Exercise materials
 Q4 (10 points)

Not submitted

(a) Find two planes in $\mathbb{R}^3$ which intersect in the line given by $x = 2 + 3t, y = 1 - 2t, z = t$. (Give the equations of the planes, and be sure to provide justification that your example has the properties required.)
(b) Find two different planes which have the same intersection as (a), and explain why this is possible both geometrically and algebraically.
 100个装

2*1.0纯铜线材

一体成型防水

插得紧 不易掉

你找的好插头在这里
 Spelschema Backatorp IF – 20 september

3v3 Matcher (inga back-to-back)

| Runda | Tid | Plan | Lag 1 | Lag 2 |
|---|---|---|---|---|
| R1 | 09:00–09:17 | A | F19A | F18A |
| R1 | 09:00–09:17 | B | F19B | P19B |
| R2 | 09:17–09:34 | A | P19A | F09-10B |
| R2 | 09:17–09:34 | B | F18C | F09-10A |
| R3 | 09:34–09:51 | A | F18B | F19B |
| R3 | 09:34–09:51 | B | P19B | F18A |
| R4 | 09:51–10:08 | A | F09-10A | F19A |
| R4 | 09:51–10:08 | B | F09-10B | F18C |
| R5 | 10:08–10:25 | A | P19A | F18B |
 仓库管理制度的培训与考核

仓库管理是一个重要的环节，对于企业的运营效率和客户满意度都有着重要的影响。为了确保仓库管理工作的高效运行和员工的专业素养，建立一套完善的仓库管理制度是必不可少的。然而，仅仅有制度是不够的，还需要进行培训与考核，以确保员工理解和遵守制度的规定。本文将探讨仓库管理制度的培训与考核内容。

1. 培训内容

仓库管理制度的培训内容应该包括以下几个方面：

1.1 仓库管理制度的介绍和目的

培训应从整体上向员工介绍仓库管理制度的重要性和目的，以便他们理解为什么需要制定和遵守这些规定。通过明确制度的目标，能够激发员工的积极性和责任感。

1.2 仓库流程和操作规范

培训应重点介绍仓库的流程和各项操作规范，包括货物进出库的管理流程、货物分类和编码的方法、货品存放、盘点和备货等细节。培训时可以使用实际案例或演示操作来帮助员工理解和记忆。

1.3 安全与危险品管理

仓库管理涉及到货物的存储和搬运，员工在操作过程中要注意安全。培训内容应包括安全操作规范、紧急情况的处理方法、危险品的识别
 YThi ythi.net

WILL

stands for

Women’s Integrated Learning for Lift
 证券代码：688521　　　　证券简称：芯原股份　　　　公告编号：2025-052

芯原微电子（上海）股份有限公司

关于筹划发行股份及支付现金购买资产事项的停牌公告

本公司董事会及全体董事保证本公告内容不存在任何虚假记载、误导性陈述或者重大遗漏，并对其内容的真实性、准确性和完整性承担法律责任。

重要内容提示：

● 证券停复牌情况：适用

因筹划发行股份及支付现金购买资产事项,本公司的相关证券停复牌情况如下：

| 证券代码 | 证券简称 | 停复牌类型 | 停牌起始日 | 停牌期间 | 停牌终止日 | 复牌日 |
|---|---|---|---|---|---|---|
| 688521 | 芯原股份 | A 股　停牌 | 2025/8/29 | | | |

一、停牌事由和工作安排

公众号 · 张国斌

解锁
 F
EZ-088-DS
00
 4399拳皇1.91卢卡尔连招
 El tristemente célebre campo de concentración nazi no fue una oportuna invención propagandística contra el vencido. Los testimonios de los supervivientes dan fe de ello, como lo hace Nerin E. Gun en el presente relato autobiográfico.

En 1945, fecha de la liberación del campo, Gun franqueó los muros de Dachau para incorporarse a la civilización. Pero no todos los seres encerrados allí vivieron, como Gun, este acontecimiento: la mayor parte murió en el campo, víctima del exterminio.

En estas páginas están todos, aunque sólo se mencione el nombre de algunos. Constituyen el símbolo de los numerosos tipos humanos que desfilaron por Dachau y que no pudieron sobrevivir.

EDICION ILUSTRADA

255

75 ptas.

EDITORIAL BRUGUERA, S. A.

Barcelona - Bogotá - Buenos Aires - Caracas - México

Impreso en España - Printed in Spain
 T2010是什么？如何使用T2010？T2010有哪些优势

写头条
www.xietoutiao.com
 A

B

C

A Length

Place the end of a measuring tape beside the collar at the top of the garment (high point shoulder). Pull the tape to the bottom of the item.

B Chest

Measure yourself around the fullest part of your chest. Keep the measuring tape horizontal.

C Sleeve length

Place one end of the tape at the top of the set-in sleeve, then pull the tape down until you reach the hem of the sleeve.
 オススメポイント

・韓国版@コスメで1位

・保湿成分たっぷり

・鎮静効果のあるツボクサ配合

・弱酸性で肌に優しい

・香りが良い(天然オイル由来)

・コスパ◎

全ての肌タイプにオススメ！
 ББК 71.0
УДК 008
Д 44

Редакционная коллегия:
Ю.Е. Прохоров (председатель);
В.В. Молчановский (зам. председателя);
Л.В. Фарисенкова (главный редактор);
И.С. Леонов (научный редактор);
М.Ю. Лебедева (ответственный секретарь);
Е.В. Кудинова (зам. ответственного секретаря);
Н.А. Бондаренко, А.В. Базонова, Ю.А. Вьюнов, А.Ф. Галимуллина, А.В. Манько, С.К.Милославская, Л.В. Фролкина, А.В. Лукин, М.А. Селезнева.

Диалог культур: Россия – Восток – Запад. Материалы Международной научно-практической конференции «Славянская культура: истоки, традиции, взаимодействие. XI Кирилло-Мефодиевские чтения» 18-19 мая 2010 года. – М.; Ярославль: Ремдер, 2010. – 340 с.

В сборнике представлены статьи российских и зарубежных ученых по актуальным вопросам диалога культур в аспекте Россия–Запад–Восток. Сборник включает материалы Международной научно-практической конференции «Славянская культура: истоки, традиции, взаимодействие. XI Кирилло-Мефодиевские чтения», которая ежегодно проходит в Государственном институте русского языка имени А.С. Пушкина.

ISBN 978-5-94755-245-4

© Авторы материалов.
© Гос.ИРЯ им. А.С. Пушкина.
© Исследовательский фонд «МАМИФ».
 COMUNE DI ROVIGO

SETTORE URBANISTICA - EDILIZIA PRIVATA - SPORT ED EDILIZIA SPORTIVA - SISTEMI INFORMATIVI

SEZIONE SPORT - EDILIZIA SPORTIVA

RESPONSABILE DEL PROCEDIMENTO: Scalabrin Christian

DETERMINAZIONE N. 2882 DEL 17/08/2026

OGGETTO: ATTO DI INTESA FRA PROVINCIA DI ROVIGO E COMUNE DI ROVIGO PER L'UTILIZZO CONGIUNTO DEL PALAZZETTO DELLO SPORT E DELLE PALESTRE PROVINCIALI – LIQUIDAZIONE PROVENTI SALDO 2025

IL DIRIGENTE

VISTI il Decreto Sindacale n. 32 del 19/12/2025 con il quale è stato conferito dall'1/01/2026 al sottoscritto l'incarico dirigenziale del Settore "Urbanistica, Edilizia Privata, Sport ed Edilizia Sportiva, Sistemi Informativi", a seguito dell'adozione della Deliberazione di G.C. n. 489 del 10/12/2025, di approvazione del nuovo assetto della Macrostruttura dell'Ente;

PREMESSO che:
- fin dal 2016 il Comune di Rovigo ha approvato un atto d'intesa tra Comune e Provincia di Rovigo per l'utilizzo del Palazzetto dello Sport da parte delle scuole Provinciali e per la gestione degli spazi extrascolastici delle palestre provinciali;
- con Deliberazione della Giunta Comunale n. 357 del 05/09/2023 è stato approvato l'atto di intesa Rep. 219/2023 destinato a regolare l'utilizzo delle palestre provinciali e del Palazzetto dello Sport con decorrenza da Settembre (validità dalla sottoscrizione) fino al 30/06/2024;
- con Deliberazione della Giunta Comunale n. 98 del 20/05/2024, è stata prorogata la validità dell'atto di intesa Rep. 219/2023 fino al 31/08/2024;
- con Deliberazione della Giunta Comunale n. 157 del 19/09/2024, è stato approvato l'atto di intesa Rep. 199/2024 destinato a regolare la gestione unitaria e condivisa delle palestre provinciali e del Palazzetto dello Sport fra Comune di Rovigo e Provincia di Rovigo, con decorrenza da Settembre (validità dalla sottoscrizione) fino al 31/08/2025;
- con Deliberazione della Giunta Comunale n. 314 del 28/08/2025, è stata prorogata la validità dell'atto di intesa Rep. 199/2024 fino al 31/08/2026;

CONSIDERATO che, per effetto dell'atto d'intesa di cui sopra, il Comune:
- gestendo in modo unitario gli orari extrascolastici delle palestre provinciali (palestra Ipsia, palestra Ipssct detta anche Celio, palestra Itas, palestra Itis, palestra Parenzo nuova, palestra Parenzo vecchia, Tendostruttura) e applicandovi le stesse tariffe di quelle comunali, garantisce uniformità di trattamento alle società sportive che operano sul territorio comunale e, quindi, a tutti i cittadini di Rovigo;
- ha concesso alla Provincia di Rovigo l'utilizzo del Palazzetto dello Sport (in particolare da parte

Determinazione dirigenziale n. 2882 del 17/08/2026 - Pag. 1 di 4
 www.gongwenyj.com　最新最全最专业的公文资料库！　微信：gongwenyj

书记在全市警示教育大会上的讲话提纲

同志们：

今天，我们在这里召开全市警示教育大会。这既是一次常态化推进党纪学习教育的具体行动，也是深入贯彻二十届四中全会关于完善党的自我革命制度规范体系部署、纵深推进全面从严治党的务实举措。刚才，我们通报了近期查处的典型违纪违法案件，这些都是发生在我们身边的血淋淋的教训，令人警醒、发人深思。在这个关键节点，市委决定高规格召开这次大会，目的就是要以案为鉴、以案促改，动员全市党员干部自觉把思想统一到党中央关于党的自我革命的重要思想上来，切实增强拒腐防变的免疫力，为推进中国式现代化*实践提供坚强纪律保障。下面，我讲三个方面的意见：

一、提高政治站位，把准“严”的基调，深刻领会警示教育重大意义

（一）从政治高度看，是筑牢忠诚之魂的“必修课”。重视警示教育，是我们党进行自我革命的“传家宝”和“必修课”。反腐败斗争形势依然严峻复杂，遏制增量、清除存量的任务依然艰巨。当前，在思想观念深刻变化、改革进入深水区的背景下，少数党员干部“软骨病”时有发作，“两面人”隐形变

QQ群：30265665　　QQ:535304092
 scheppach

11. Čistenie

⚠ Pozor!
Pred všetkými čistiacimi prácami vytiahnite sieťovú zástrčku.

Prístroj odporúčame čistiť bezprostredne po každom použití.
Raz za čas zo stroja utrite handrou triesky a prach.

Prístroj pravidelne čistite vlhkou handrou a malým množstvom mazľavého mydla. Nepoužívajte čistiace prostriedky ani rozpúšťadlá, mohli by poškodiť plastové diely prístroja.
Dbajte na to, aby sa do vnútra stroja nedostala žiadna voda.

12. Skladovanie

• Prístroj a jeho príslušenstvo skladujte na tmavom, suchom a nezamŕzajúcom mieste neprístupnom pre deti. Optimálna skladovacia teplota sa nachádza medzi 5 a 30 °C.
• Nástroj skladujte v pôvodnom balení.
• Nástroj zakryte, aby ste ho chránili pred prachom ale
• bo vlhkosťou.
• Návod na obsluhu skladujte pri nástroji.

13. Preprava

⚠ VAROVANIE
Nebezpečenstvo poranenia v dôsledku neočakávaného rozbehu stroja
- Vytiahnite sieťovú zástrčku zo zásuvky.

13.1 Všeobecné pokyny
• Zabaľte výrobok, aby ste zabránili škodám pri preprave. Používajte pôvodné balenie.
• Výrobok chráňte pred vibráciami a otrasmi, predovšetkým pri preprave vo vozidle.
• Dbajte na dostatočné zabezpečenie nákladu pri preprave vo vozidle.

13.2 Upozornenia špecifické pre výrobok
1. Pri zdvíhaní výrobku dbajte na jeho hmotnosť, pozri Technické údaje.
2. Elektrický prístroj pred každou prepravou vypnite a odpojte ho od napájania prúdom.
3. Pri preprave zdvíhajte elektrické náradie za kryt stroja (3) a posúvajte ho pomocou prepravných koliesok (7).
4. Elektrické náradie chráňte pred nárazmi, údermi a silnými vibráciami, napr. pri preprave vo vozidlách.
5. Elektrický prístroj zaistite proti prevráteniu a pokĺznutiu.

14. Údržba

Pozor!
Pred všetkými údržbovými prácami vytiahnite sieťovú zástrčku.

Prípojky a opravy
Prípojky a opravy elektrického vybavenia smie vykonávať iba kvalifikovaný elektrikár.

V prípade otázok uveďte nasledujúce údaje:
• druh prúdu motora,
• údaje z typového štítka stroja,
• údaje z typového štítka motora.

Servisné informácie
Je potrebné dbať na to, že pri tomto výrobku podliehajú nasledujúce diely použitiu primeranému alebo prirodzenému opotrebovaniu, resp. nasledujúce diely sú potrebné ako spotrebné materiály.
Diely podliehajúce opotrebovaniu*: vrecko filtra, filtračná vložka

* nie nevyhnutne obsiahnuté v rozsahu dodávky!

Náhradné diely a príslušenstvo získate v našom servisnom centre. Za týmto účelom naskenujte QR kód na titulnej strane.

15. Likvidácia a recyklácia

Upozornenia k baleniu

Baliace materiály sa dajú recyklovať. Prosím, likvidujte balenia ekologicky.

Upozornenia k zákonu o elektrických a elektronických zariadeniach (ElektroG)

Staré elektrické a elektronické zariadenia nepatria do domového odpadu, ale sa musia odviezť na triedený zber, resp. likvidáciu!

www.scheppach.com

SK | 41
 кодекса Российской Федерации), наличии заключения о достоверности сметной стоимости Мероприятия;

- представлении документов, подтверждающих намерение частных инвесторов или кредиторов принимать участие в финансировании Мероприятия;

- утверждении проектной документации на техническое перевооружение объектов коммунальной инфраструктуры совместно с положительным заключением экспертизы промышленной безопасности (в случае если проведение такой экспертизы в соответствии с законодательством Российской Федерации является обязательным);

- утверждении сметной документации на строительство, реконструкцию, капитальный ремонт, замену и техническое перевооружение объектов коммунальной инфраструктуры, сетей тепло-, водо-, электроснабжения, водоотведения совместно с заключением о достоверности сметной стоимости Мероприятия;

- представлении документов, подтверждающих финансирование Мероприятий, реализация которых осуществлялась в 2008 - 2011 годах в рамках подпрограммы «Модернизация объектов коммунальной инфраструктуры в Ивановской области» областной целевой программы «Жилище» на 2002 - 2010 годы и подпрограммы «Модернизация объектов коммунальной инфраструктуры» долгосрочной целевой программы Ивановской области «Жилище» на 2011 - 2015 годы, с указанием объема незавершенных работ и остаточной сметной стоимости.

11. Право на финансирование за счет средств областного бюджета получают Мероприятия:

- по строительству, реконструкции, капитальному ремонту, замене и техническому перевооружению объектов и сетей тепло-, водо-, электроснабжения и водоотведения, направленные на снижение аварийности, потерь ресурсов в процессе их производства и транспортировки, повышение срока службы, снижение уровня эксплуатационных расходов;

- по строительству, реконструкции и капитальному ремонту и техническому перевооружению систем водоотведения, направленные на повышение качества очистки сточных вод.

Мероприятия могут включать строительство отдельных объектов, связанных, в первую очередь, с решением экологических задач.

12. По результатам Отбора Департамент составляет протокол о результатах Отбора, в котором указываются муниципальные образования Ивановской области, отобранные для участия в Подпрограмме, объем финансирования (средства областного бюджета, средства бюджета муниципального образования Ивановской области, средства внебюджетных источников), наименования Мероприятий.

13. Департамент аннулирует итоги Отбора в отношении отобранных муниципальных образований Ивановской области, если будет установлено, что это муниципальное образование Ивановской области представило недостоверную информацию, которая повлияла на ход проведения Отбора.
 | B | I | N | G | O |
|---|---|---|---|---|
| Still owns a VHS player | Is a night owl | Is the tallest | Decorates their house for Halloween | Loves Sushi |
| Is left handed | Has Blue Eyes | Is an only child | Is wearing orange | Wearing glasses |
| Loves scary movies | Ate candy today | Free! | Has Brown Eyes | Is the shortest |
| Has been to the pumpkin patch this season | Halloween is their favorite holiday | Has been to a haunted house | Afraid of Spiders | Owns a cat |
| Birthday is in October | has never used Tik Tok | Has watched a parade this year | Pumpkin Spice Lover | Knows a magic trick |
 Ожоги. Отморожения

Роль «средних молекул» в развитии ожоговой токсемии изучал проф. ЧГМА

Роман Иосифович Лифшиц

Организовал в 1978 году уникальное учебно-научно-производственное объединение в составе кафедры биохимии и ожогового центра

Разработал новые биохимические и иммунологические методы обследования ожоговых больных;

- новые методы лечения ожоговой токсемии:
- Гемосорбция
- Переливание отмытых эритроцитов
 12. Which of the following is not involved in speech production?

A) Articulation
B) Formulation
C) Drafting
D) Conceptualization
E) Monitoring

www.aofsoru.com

What you have to do
Would you please transcribe the lines above exactly, starting with the first line of the material and ending with the line that has "YThi ythi.net"?

Task solution
 Q4 (10 points)

Not submitted

(a) Find two planes in $\mathbb{R}^3$ which intersect in the line given by $x = 2 + 3t, y = 1 - 2t, z = t$. (Give the equations of the planes, and be sure to provide justification that your example has the properties required.)
(b) Find two different planes which have the same intersection as (a), and explain why this is possible both geometrically and algebraically.
 100个装

2*1.0纯铜线材

一体成型防水

插得紧 不易掉

你找的好插头在这里
 Spelschema Backatorp IF – 20 september

3v3 Matcher (inga back-to-back)

| Runda | Tid | Plan | Lag 1 | Lag 2 |
|---|---|---|---|---|
| R1 | 09:00–09:17 | A | F19A | F18A |
| R1 | 09:00–09:17 | B | F19B | P19B |
| R2 | 09:17–09:34 | A | P19A | F09-10B |
| R2 | 09:17–09:34 | B | F18C | F09-10A |
| R3 | 09:34–09:51 | A | F18B | F19B |
| R3 | 09:34–09:51 | B | P19B | F18A |
| R4 | 09:51–10:08 | A | F09-10A | F19A |
| R4 | 09:51–10:08 | B | F09-10B | F18C |
| R5 | 10:08–10:25 | A | P19A | F18B |
 仓库管理制度的培训与考核

仓库管理是一个重要的环节，对于企业的运营效率和客户满意度都有着重要的影响。为了确保仓库管理工作的高效运行和员工的专业素养，建立一套完善的仓库管理制度是必不可少的。然而，仅仅有制度是不够的，还需要进行培训与考核，以确保员工理解和遵守制度的规定。本文将探讨仓库管理制度的培训与考核内容。

1. 培训内容

仓库管理制度的培训内容应该包括以下几个方面：

1.1 仓库管理制度的介绍和目的

培训应从整体上向员工介绍仓库管理制度的重要性和目的，以便他们理解为什么需要制定和遵守这些规定。通过明确制度的目标，能够激发员工的积极性和责任感。

1.2 仓库流程和操作规范

培训应重点介绍仓库的流程和各项操作规范，包括货物进出库的管理流程、货物分类和编码的方法、货品存放、盘点和备货等细节。培训时可以使用实际案例或演示操作来帮助员工理解和记忆。

1.3 安全与危险品管理

仓库管理涉及到货物的存储和搬运，员工在操作过程中要注意安全。培训内容应包括安全操作规范、紧急情况的处理方法、危险品的识别
 YThi ythi.net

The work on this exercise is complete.